I know it may sound weird, but if the food tastes good and isn’t bad for you, it would be a huge environmental — and economic — win.

And that’s because people are eating a lot meat, especially poultry, as the Wall Street Journal details:

U.S. consumers ate an average of 90.9 pounds of chicken apiece in 2016, according to the U.S. Department of Agriculture. That is nearly as much as beef and pork combined.

World-wide, about 61 billion chickens are raised for meat annually. The U.N. Food and Agriculture Organization has projected that chicken—relatively cheap to produce and with few religious and cultural barriers—will soar past pork as the world’s most-consumed meat by 2020.

Duck is relevant for a different reason. China, which tops the list in global consumption, consumes 2.7 million metric tons of duck meat annually, nearly 10 times the next-largest consumer, France, according to data from the International Poultry Council. The average Chinese consumer eats 4.5 pounds a year.

Now a new startup in the Bay Area appears to have developed a decent lab-produced chicken strip:

On Tuesday, Memphis Meats invited a handful of taste-testers to a San Francisco kitchen and cooked and served their chicken strip, along with a piece of duck prepared à l’orange style.

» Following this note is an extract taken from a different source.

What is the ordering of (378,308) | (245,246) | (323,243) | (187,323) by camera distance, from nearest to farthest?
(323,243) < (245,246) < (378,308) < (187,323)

Some who sampled the strip—breaded, deep fried and spongier than a whole chicken breast—said it nearly nailed the flavor of the traditional variety. Their verdict: They would eat it again.

And not just environmentalists are taking notice. Cutting out the animal part of the equation could allow big meat companies to save a huge amount of money.

If entrepreneurs and scientists can figure this out, they will have done the planet (and many animals) a huge service.